In aller Eile hatte sich Washingtons Außenminister zur Reise nach Europa entschlossen, schleunigst waren seine Kollegen nach Brüssel getrommelt worden. Doch in der Hektik war auch Erleichterung zu spüren – darüber, dass der Gesprächsfaden noch nicht ganz gerissen ist, und darüber, dass die USA die NATO-Verbündeten nicht völlig ignorieren wollen. Und die Rolle der Vereinten Nationen liegt den Europäern ganz besonders am Herzen. „Die UN haben nach dem Krieg die führende Rolle im Irak“, stellte die schwedische Außenministerin Anna Lindh kurz und bündig fest.

Das allerdings sieht der US-Minister anders. Nach dem heißen Krieg, so erläuterte Powell Journalisten auf dem Flug nach Europa, müsse das Militär der Siegermächte erst einmal die Kontrolle behalten, während eine irakische Übergangsregierung allmählich die Geschäfte übernehme. „Das Militär muss dann weitere Leute entwaffnen, mit dem Rest der (irakischen) Armee fertig werden, an die Massenvernichtungswaffen herankommen. Das kann man nicht von jetzt auf gleich einem anderen überlassen“, erklärte der Ex-General.

Dies aber ist ein Dreh- und Angelpunkt zumindest für jene Europäer, die auch nicht im Nachhinein den Anschein erwecken wollen, irgendwie hätten die Amerikaner doch richtig gehandelt.
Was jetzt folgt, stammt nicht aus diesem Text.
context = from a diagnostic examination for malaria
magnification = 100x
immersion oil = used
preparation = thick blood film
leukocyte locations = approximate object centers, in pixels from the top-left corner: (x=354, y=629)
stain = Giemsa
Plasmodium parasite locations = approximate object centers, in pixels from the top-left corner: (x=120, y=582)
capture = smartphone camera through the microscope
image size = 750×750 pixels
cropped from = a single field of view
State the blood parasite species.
Washington möchte, dass die internationale Gemeinschaft eine von den Siegermächten kontrollierte Übergangsverwaltung in gewissen Weise anerkennt – auch weil dies wohl die Voraussetzung wäre für Hilfe beim Wiederaufbau.
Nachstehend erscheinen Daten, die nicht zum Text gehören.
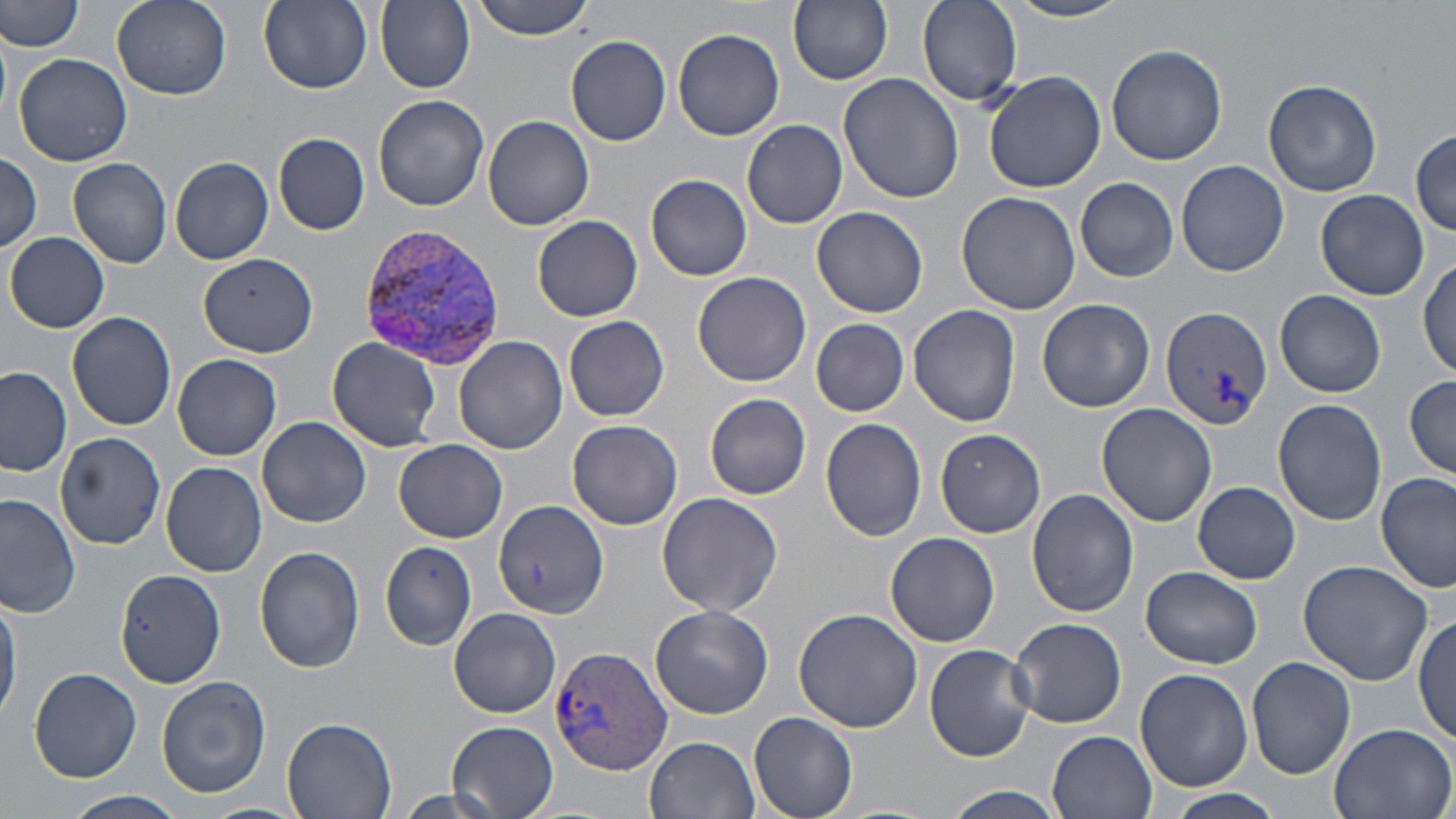
Plasmodium vivax.

Summary:
  - Coordinate format: approximate bounding boxes as (x1, y1, x2, y2) in pixels
  - Plasmodium vivax-infected red blood cell locations: (354, 225, 503, 364), (1159, 305, 1272, 430), (548, 647, 672, 772)
  - Uninfected red blood cell locations: (1, 0, 84, 52), (112, 0, 231, 99), (259, 0, 373, 92), (376, 0, 475, 91), (470, 0, 597, 39), (788, 0, 894, 86), (918, 0, 1022, 105), (1005, 0, 1135, 24), (673, 28, 785, 140), (566, 36, 672, 146), (1105, 44, 1229, 167), (12, 53, 134, 169), (984, 70, 1107, 193), (838, 75, 965, 206), (1262, 80, 1382, 197), (373, 95, 489, 212), (483, 115, 595, 231), (742, 120, 847, 228), (1411, 128, 1456, 235), (273, 133, 370, 235), (0, 152, 43, 253), (170, 156, 273, 264), (68, 157, 172, 269), (1175, 160, 1288, 277), (646, 173, 752, 280), (1076, 179, 1179, 283), (1316, 189, 1428, 300), (955, 191, 1082, 316), (810, 206, 928, 318), (532, 215, 643, 321), (5, 232, 110, 333), (198, 255, 322, 357), (1417, 257, 1455, 380), (692, 270, 812, 387), (1276, 289, 1386, 398), (1037, 298, 1155, 413), (908, 305, 1022, 428), (67, 312, 177, 432), (563, 315, 670, 422), (810, 318, 910, 416), (327, 337, 443, 452), (454, 337, 567, 455), (172, 353, 282, 460), (1, 367, 72, 477), (1403, 376, 1456, 478), (704, 392, 811, 499), (1273, 399, 1387, 526), (1097, 404, 1217, 527), (258, 415, 371, 527), (819, 417, 927, 542), (566, 419, 683, 530), (933, 428, 1045, 538), (55, 431, 166, 550), (393, 440, 507, 541), (160, 461, 266, 577), (1376, 470, 1455, 594), (1194, 480, 1302, 584), (1027, 489, 1138, 617), (656, 492, 783, 617), (0, 495, 78, 618), (493, 501, 609, 619), (884, 532, 999, 646), (378, 542, 477, 649), (255, 546, 365, 673), (1297, 559, 1433, 685), (1140, 565, 1263, 668), (116, 568, 225, 688), (1, 591, 21, 722), (650, 605, 773, 718), (448, 606, 559, 718), (793, 608, 922, 733), (1414, 613, 1454, 745), (1008, 617, 1127, 729), (925, 642, 1037, 762), (1246, 656, 1355, 779), (29, 667, 142, 781), (1135, 668, 1252, 791), (157, 675, 271, 799), (750, 712, 858, 819), (281, 715, 397, 819), (446, 720, 559, 816), (1326, 721, 1456, 819), (1046, 730, 1159, 819), (645, 735, 759, 818), (386, 787, 516, 819), (937, 787, 1072, 819), (1157, 789, 1287, 819), (66, 790, 184, 819), (195, 802, 311, 819)
  - Modality: optical microscopy
  - Preparation: thin blood smear
  - Image size: 1456×819 pixels
  - Magnification: 1000x
  - Stain: May-Grünwald-Giemsa
  - Field of view: single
Point out each Plasmodium parasite.
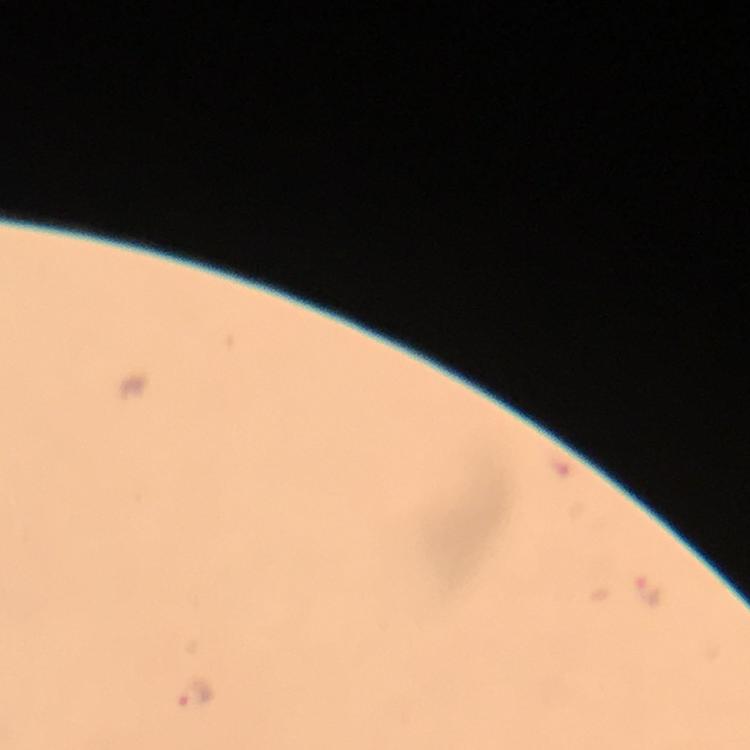

Approximate object centers, in pixels from the top-left corner.
Plasmodium parasites: (x=649, y=592), (x=194, y=697).

Summary:
  - Capture: smartphone camera through the microscope
  - Stain: Giemsa
  - Context: from a diagnostic examination for malaria
  - Cropped from: one field of view
  - Image size: 750×750 pixels
  - Immersion oil: applied
  - Magnification: 100x
  - Preparation: thick blood film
Ein großer Teil der Europäer will jedoch jetzt keinen Blankoscheck ausstellen für ein Interims-Regime, das noch nicht einmal in Grundzügen erkennbar ist. Ihre Botschaft an Powell, die nicht nur Außenminister Joschka Fischer formulierte, lautet daher kurz und knapp: „Es ist zu früh, über den Wiederaufbau zu reden.“ So sah es zunächst nicht nach einem Durchbruch aus. Aber immerhin, man ist wieder im Gespräch, eine Rückkehr zur professionellen Diplomatie deutet sich an.